[Start of Attachment]

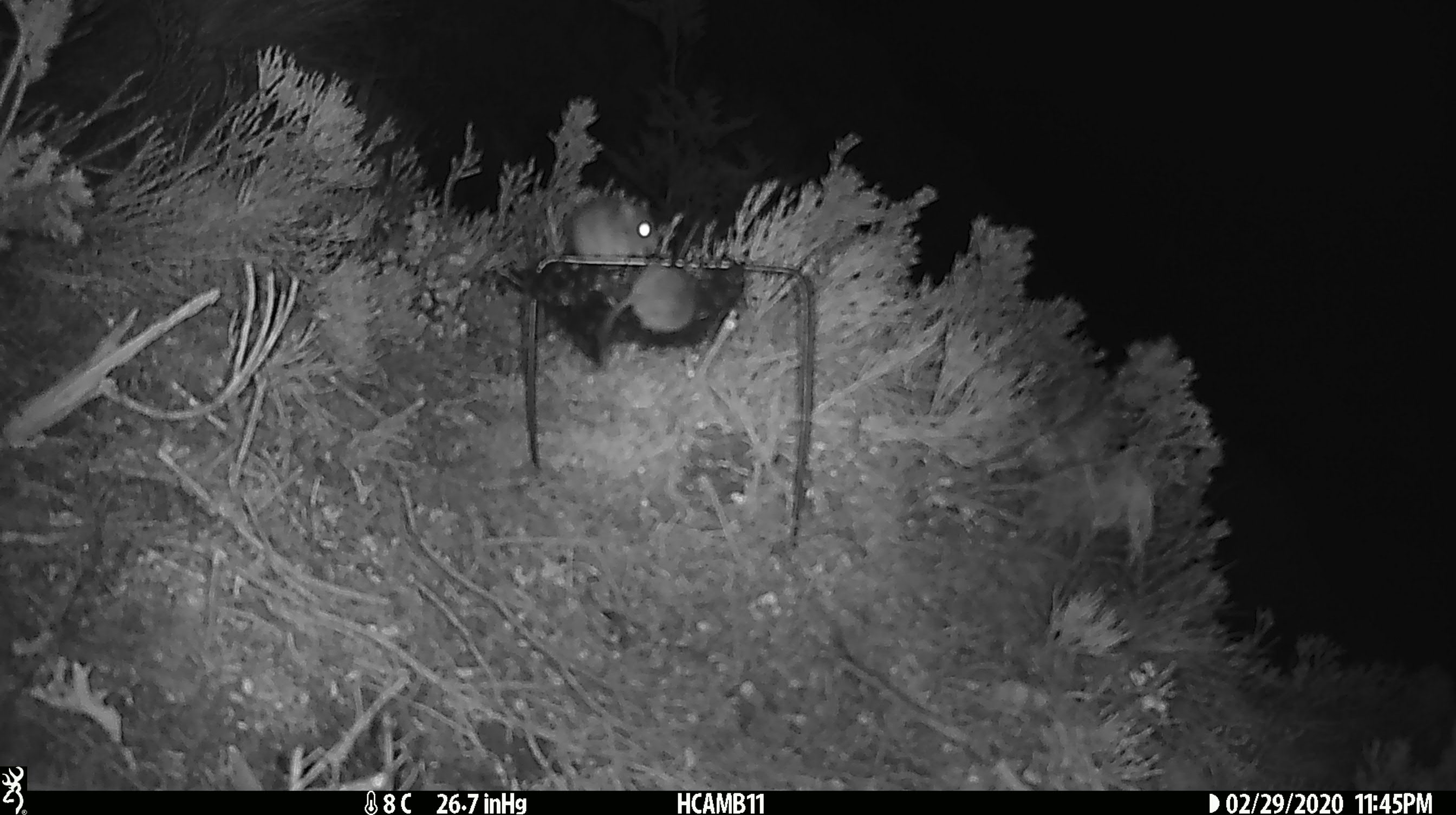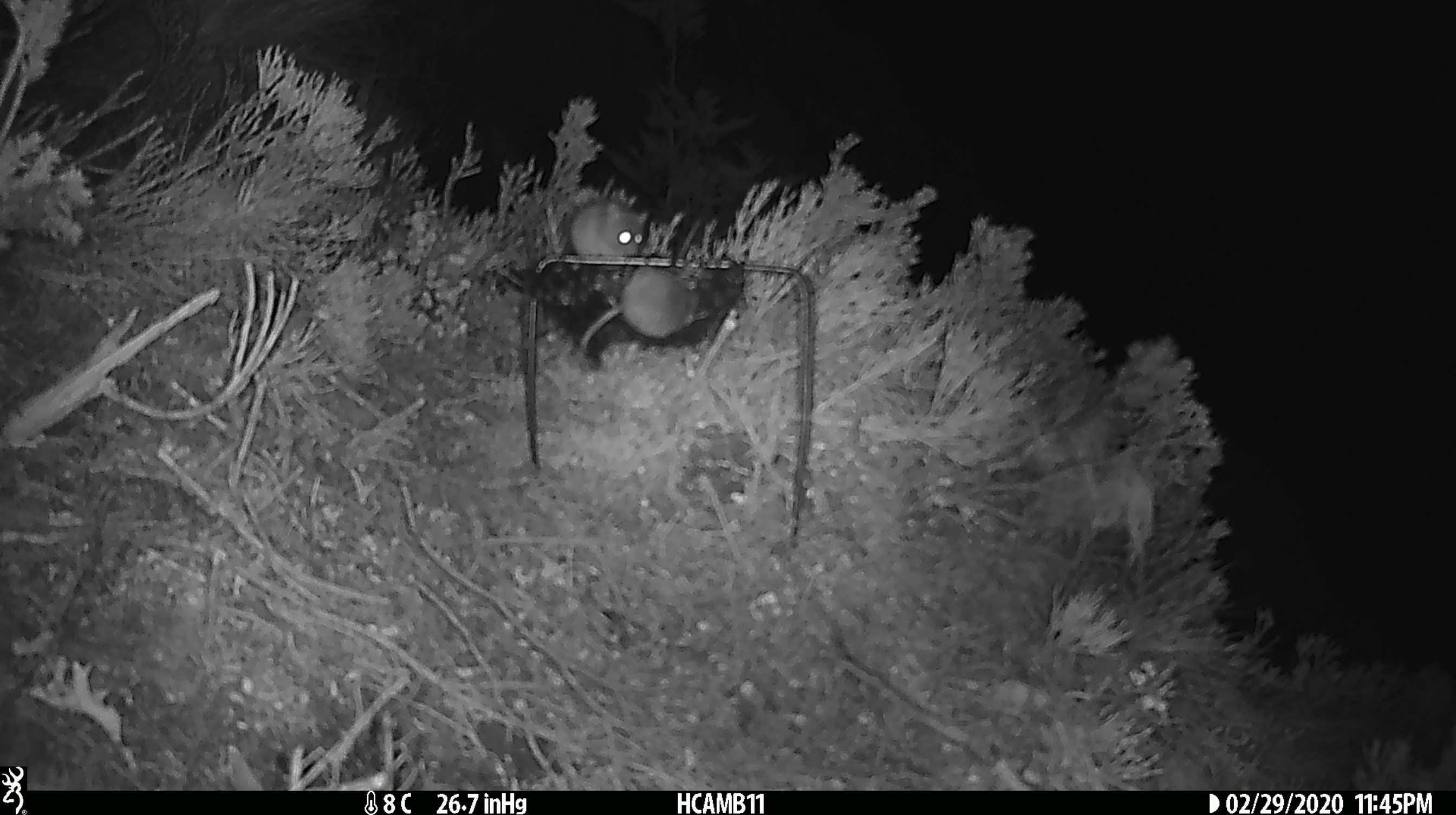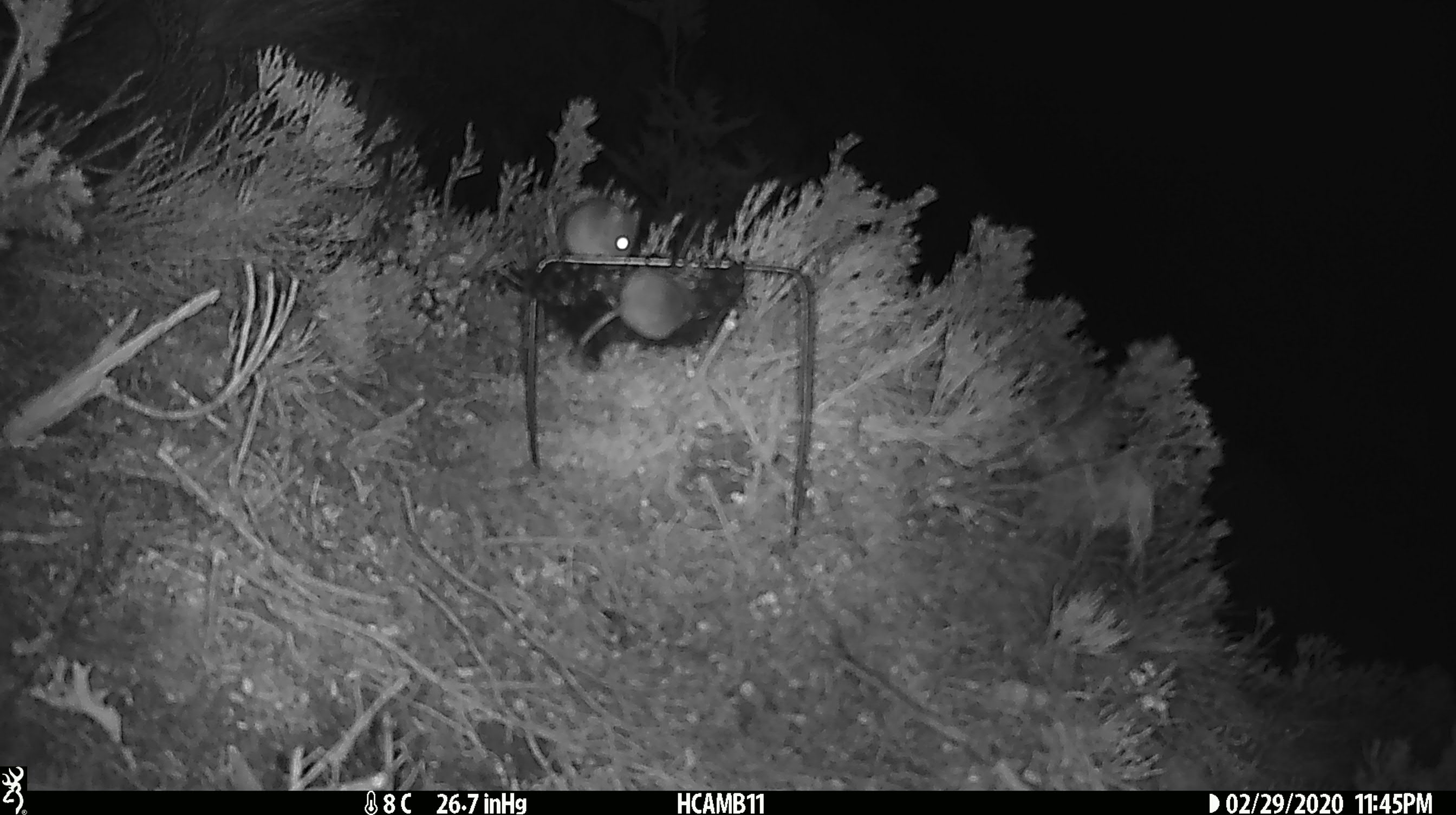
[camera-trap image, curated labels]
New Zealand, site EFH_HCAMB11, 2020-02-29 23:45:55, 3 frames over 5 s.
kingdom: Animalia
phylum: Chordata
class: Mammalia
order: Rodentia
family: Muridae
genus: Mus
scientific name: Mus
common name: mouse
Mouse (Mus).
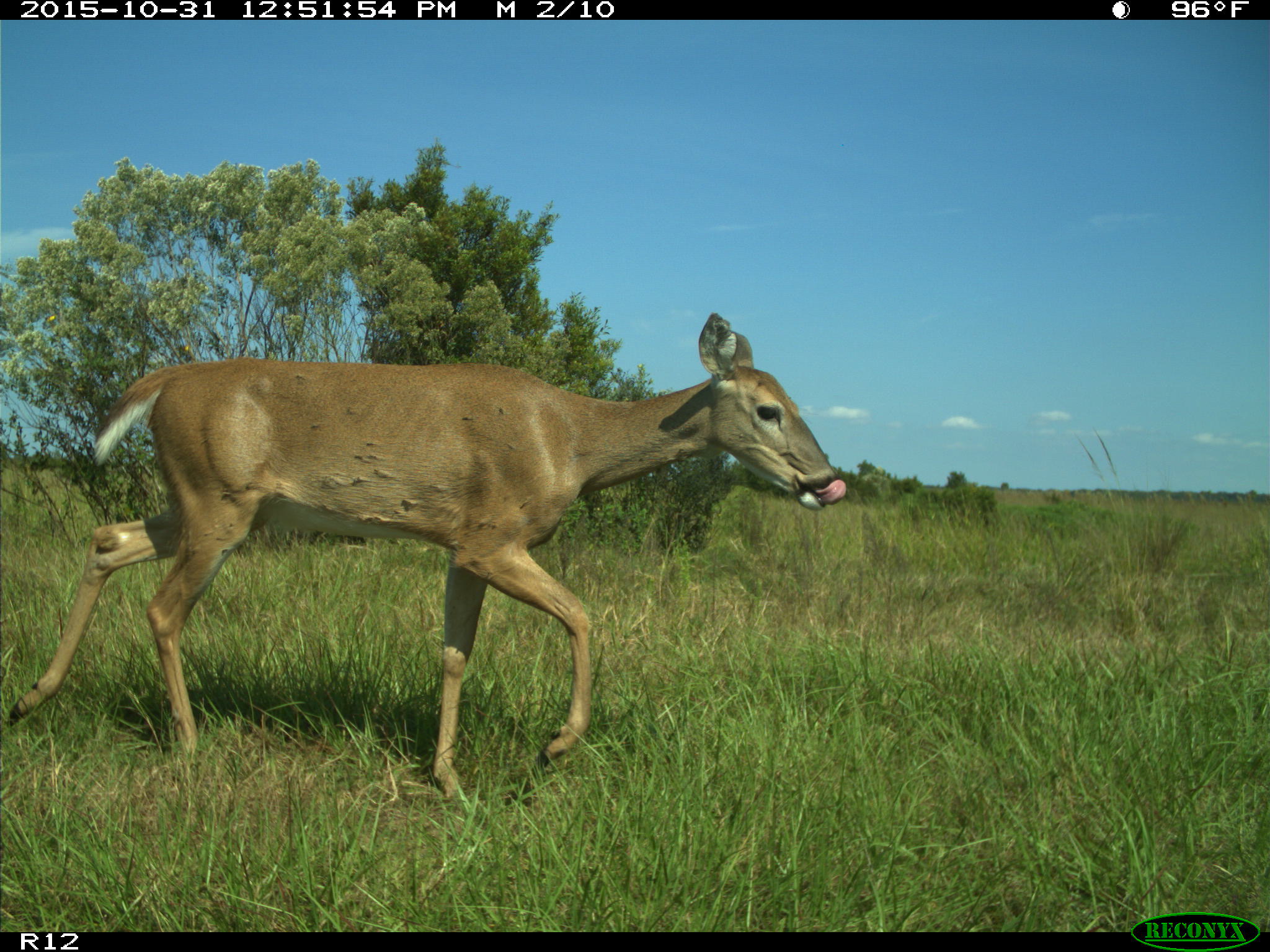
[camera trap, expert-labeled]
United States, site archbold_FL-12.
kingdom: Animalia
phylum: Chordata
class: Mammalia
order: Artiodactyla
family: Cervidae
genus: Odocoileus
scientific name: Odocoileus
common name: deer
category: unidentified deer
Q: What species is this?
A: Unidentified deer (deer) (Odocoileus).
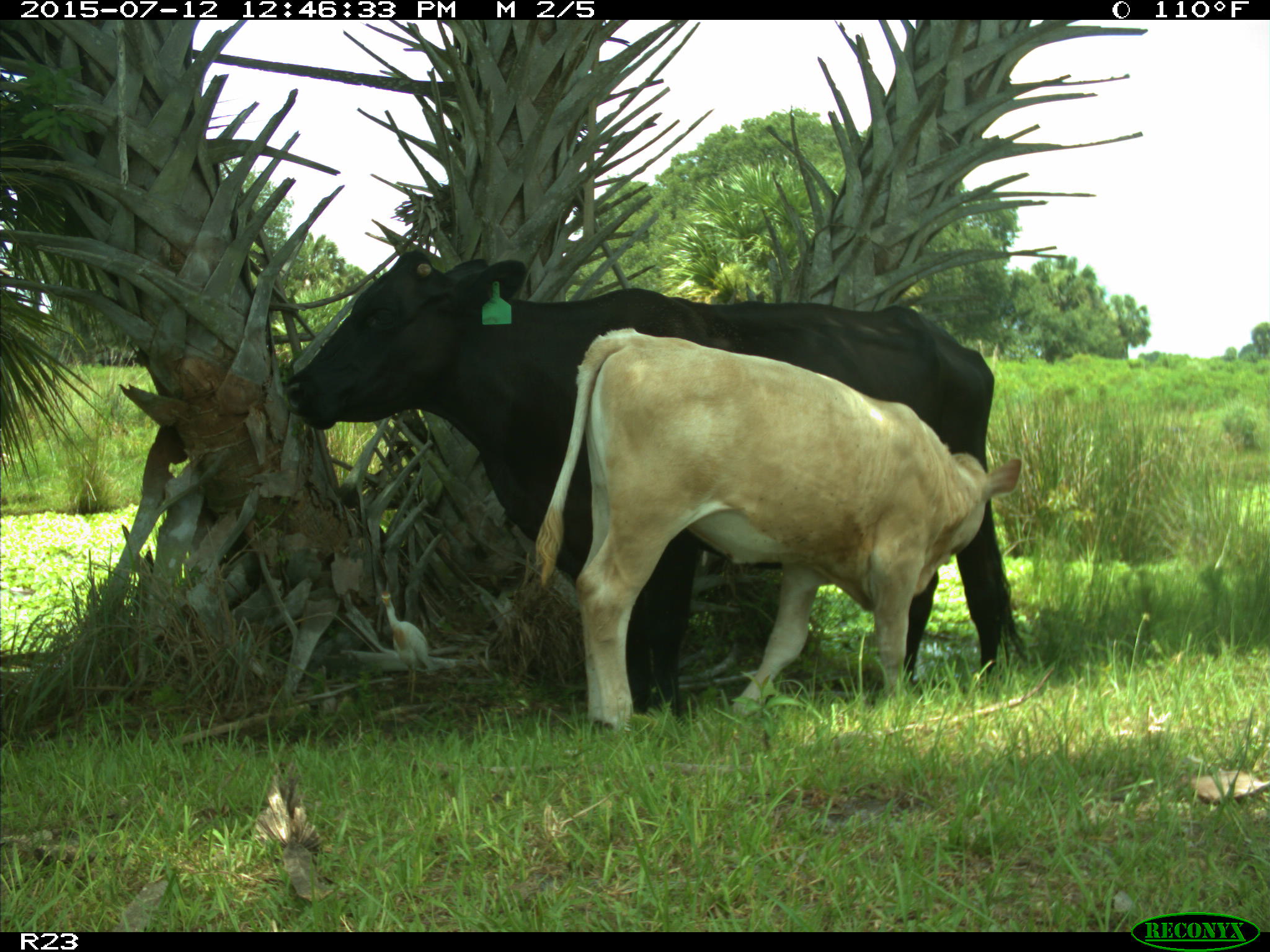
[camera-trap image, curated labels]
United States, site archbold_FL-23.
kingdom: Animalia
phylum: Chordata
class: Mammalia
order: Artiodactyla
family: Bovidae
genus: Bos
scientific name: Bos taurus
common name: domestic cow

[End of Attachment]

Set down each line of the material exactly and skip every image.

[camera-trap image, curated labels]
New Zealand, site EFH_HCAMB11, 2020-02-29 23:45:55, 3 frames over 5 s.
kingdom: Animalia
phylum: Chordata
class: Mammalia
order: Rodentia
family: Muridae
genus: Mus
scientific name: Mus
common name: mouse
Mouse (Mus).
[camera trap, expert-labeled]
United States, site archbold_FL-12.
kingdom: Animalia
phylum: Chordata
class: Mammalia
order: Artiodactyla
family: Cervidae
genus: Odocoileus
scientific name: Odocoileus
common name: deer
category: unidentified deer
Q: What species is this?
A: Unidentified deer (deer) (Odocoileus).
[camera-trap image, curated labels]
United States, site archbold_FL-23.
kingdom: Animalia
phylum: Chordata
class: Mammalia
order: Artiodactyla
family: Bovidae
genus: Bos
scientific name: Bos taurus
common name: domestic cow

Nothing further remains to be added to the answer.